What do we expect about Stocks, Bonds and Gold for 2024?

Companies faced the spike in inflation to boost their profit margins – a phenomenon known as greed inflation. As a result, consumer prices have probably risen more than warranted, with cash hoards built up thanks to the expansionary fiscal policy of governments around the world during the pandemic making consumers less price-sensitive. Margins rise again as food prices fall because those declines are not passed on to the market. The highly competitive supermarket industry is in the crosshairs of regulators, but regulators don’t want to identify the real culprits: the big food and goods producers. Inflation is coming down at a suspiciously slower rate this cycle than in the past. Another anomaly is the way in which much higher official interest rates do not affect corporate behavior as much as the Federal Reserve might expect. Large companies with direct access to capital markets are benefiting from the increase in debt, with extremely low interest rates during the pandemic. Now they park cash that earns more interest than the coupons they pay bondholders — providing a windfall. The medium-term outlook remains unclear and that excessive central bank intervention over the past 15 years has only delayed the economic reckoning. Europe is already in recession, with the US not far behind. Policymakers are ignoring sharp declines in both the money supply and bank lending, as these contractions raise the risks of a hard landing. A recession is always accompanied by an inverted yield curve in the government bond market, even though short-term interest rates have started to fall. Governments and central banks are unlikely to step aside and allow some Schumperter-style creative destruction from a recession, which could correct some of the wrong policies of the last decade. The pandemic has enabled governments to set aside the red lines of fiscal discipline and pump money directly into households. Central bankers may have reversed monetary policy, but fiscal excess continues unabated.

Zombie companies

Too many zombie companies will need bailouts to curb rising unemployment. A period of interest rate cuts will begin – even a return to quantitative easing as deflation is expected to re-emerge.

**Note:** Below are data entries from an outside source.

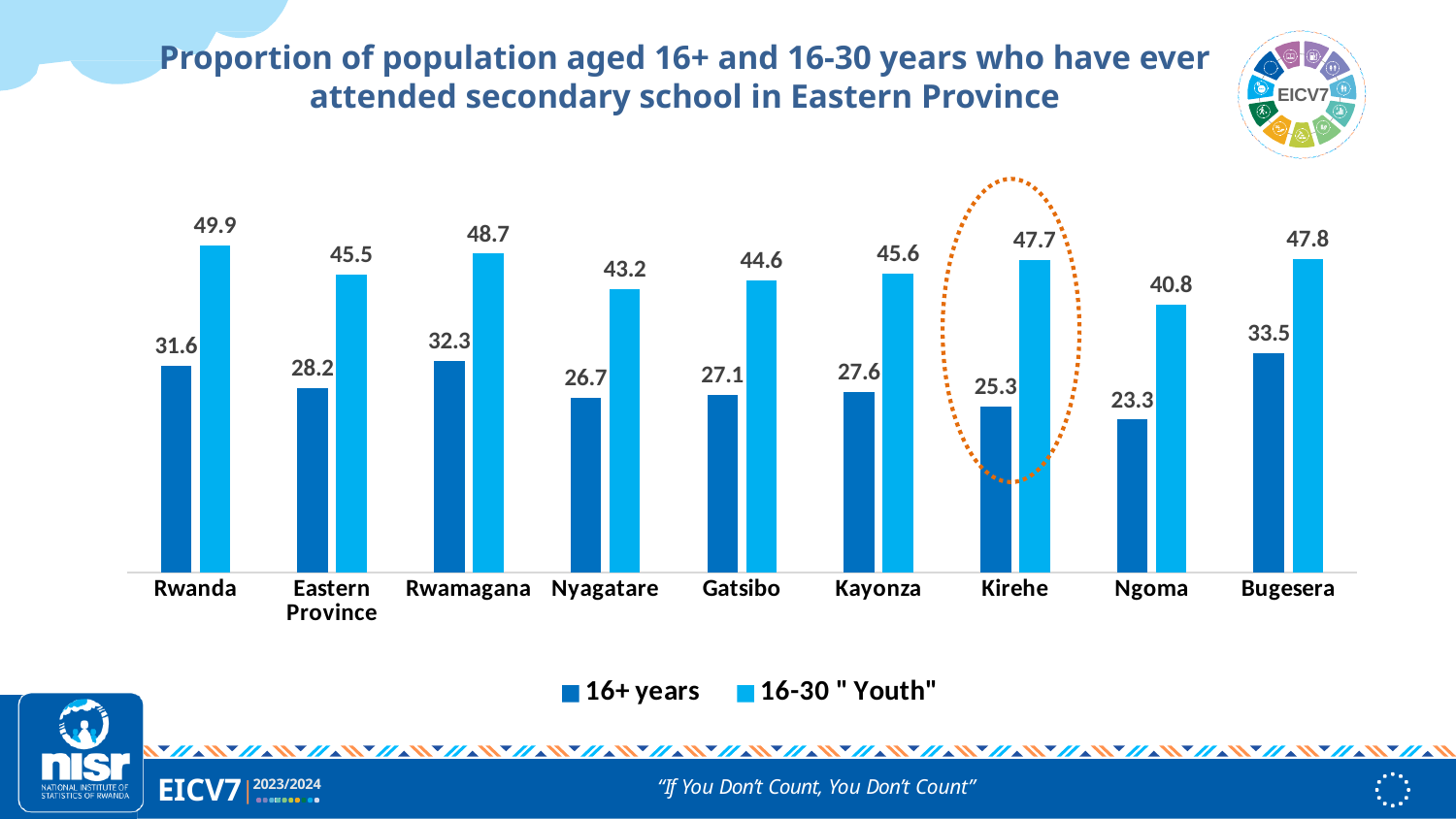
How many series does the legend list? 2 Which category has the lowest value in the 16+ years series? Ngoma What kind of chart is shown on the slide? Bar chart How many categories are shown on the x axis? 9 What is the value for Kirehe in the 16-30 "Youth" series? 47.7 Which is larger, the 16+ years value for Rwamagana or for Nyagatare? Rwamagana What is the value for Ngoma in the 16+ years series? 23.3 What is the difference between the 16-30 "Youth" value and the 16+ years value for Kirehe? 22.4 Which category has the lowest value in the 16-30 "Youth" series? Ngoma Which category has the highest value in the 16+ years series? Bugesera What is the value for Rwanda in the 16-30 "Youth" series? 49.9 What is the difference between the 16-30 "Youth" values for Rwanda and Ngoma? 9.1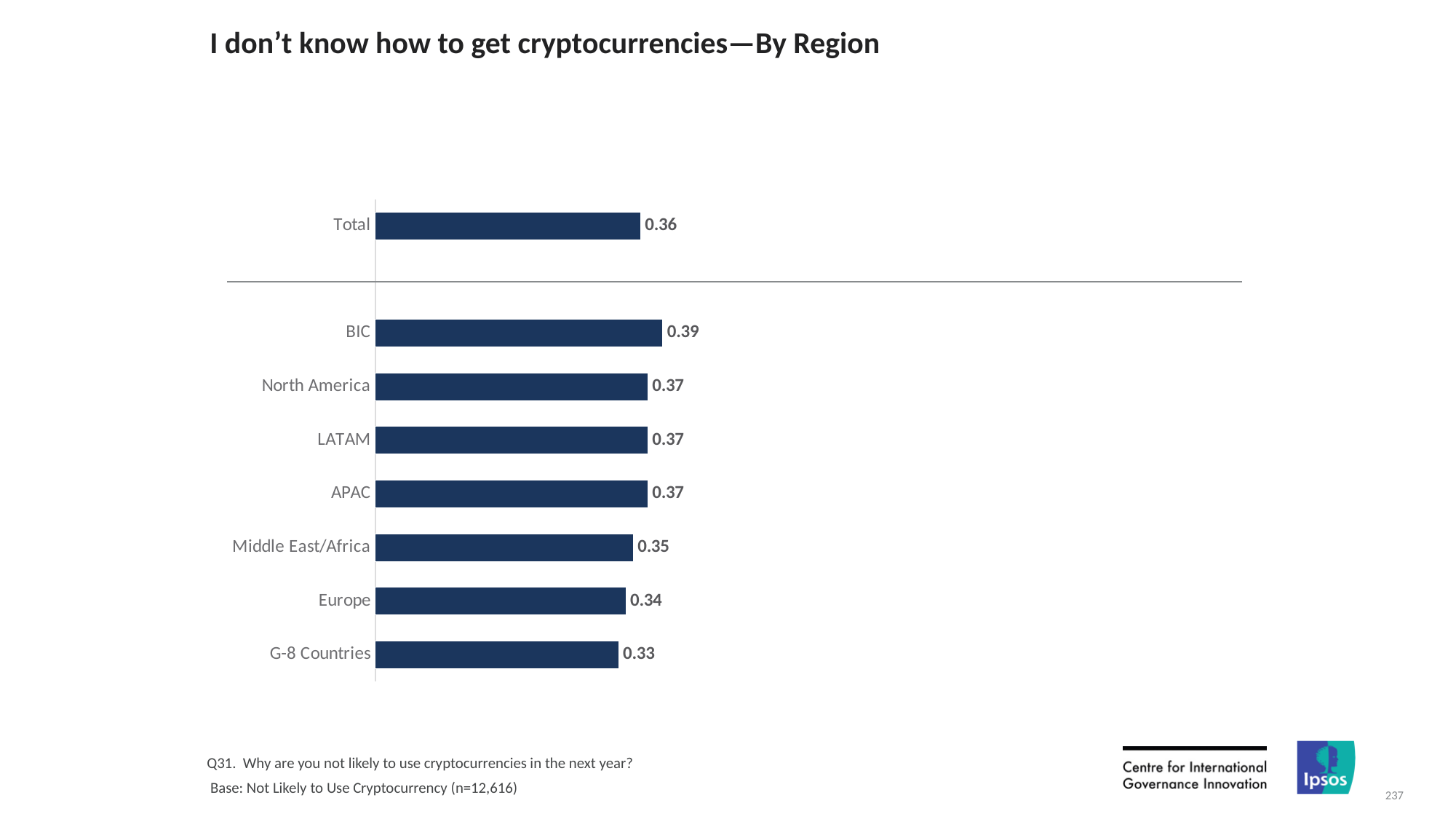
How many categories are shown in the chart, including Total? 8 What kind of chart is shown on the slide? Bar chart What is the value for Middle East/Africa? 0.35 Which category has the lowest value? G-8 Countries What is the difference between the values for BIC and G-8 Countries? 0.06 What is the value for Europe? 0.34 What is the difference between the values for North America and Europe? 0.03 What is the title of the chart? I don't know how to get cryptocurrencies—By Region Which region has the highest value? BIC What is the value for BIC? 0.39 What is the value for Total? 0.36 Which is larger, the value for BIC or the value for Europe? BIC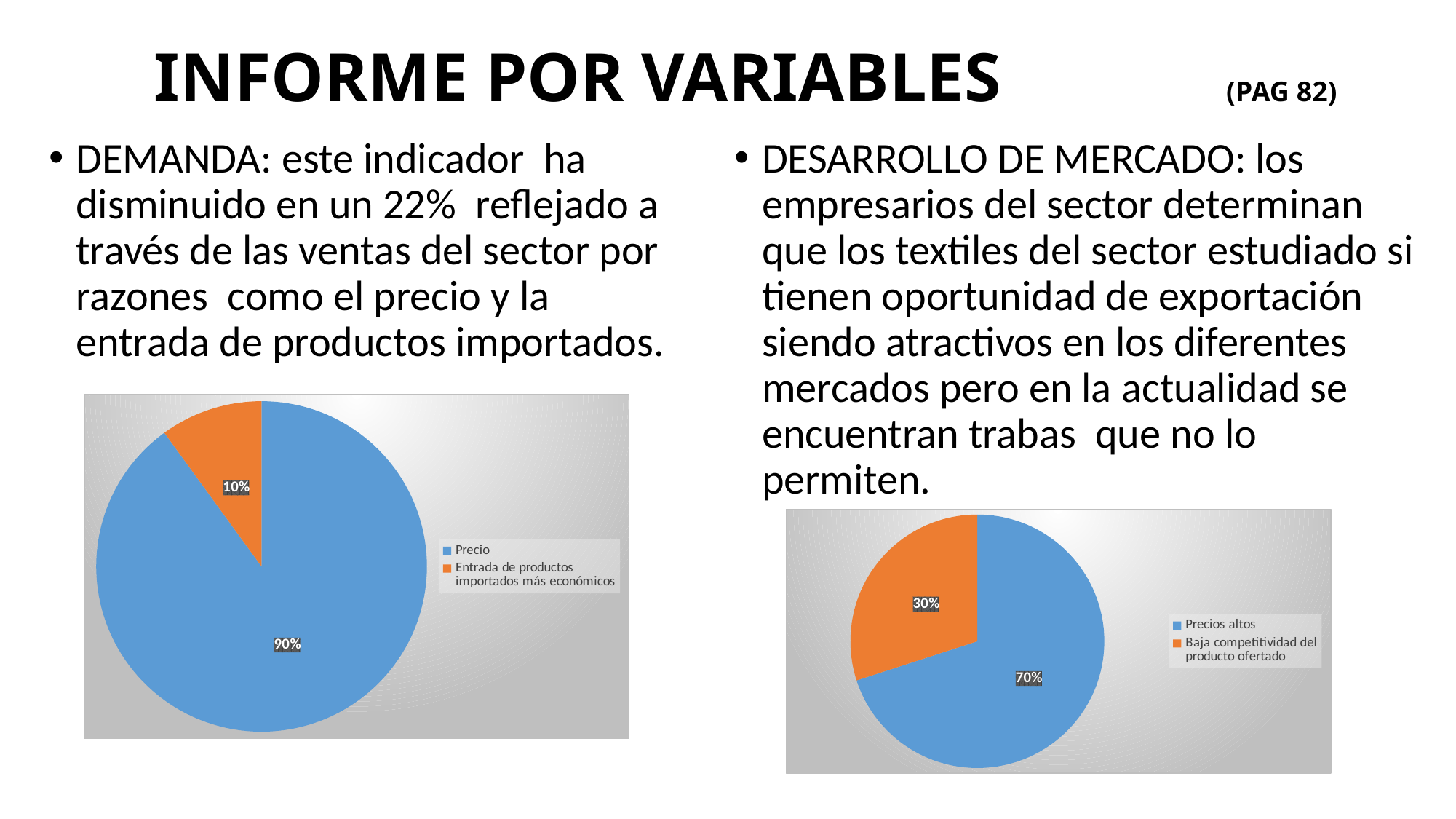
In the pie chart on the right, what is the difference between the Precios altos slice and the Baja competitividad del producto ofertado slice? 40% In the pie chart on the right, which category has the smallest slice? Baja competitividad del producto ofertado In the pie chart on the right, what colour is the Precios altos slice? Blue In the pie chart on the left, which category has the largest slice? Precio What kind of chart is the chart on the left? Pie chart In the pie chart on the left, what is the difference between the Precio slice and the Entrada de productos importados más económicos slice? 80% In the pie chart on the left, what share does Entrada de productos importados más económicos have? 10% In the pie chart on the left, what share does Precio have? 90% In the pie chart on the left, how many slices are there? 2 In the pie chart on the right, which is larger: Precios altos or Baja competitividad del producto ofertado? Precios altos In the pie chart on the right, what share does Precios altos have? 70%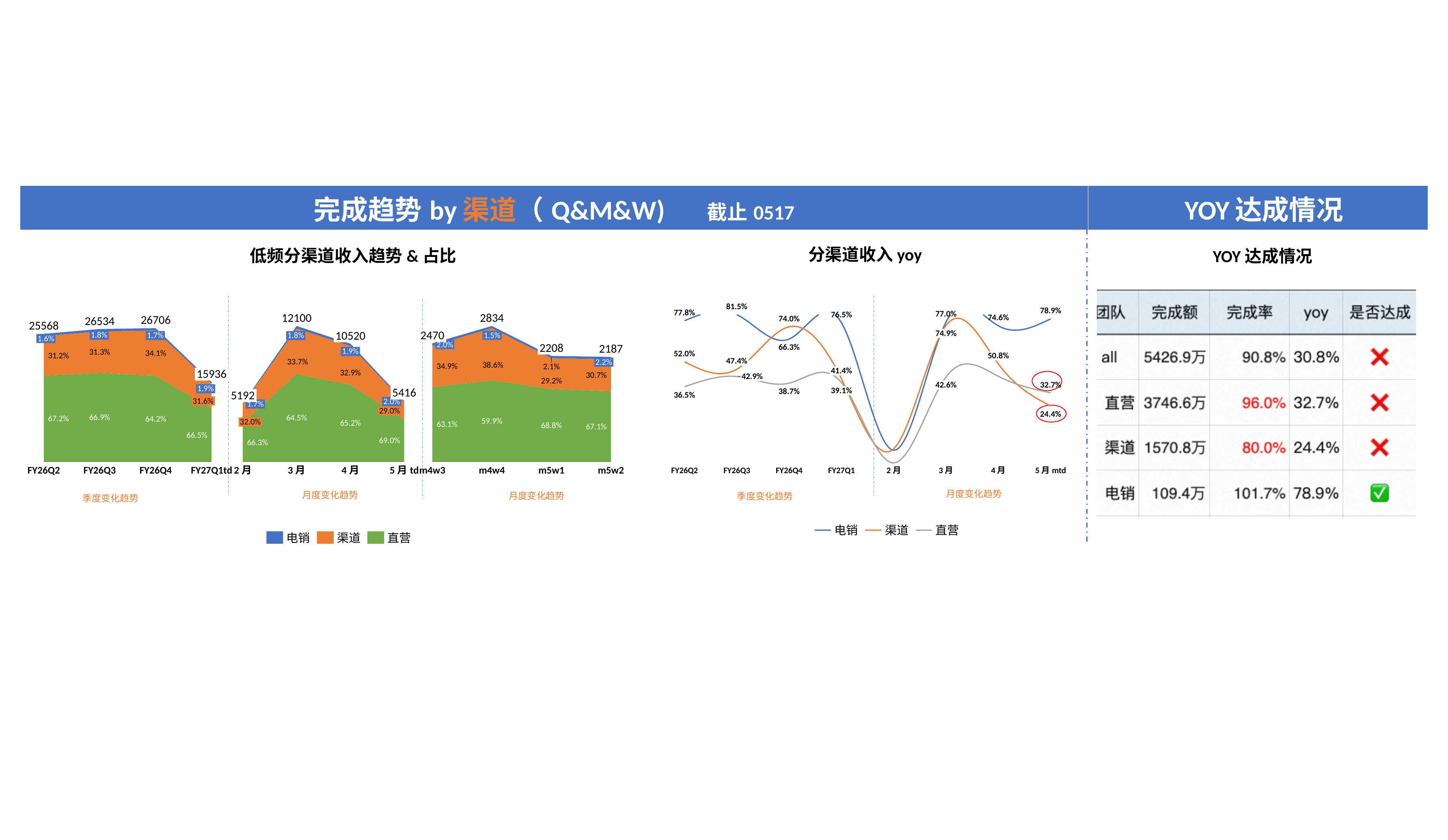
In the middle chart 分渠道收入 yoy, what is the value for 电销 in FY26Q3? 81.5% In the left chart 低频分渠道收入趋势 & 占比, which quarter among FY26Q2, FY26Q3, FY26Q4 and FY27Q1td has the highest total? FY26Q4 In the middle chart 分渠道收入 yoy, what is the value for 渠道 at 5月 mtd? 24.4% How many series does the legend of the left chart 低频分渠道收入趋势 & 占比 list? 3 What kind of chart is the left chart titled 低频分渠道收入趋势 & 占比? stacked area chart In the left chart 低频分渠道收入趋势 & 占比, what share does 直营 have in FY26Q2? 67.2% In the left chart 低频分渠道收入趋势 & 占比, what is the difference between the totals for 3月 and 4月? 1580 In the middle chart 分渠道收入 yoy, which is larger in FY26Q2, 电销 or 直营? 电销 In the left chart 低频分渠道收入趋势 & 占比, what is the total value labeled for FY26Q4? 26706 In the left chart 低频分渠道收入趋势 & 占比, which week among m4w3, m4w4, m5w1 and m5w2 has the highest total? m4w4 In the left chart 低频分渠道收入趋势 & 占比, what is the total value labeled for 3月? 12100 In the middle chart 分渠道收入 yoy, in which quarter among FY26Q2, FY26Q3, FY26Q4 and FY27Q1 is 电销 highest? FY26Q3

The Netherlands and Belgium are already experiencing negative inflation, while deflation is too aggressive for China’s economy – which could exacerbate deflationary trends worldwide.

US 10-year yields will return to below 2% after climbing to 5% in mid-October – although a return to the record low of 0.65% in 2020 is not forecast.

Stocks

Stocks will follow a downward trend simulating the bursting of a bubble.

Many companies never experienced a recession, as even the 2008 global financial crisis brought benefits to the new economy.

With tech accounting for a third of US stock market capitalization and the Magnificent Seven (Alphabet, Apple, Meta Platforms, Microsoft, Amazon, Nvidia and Tesla) having risen by two-thirds this year, bullish valuations could run out of steam. “fuel”.

In any case, layoffs and bankruptcies in the logistics sector should be expected, foreshadowing revisions of profits on hand.

Of course, a safe haven until the crisis is over is the safety of gold.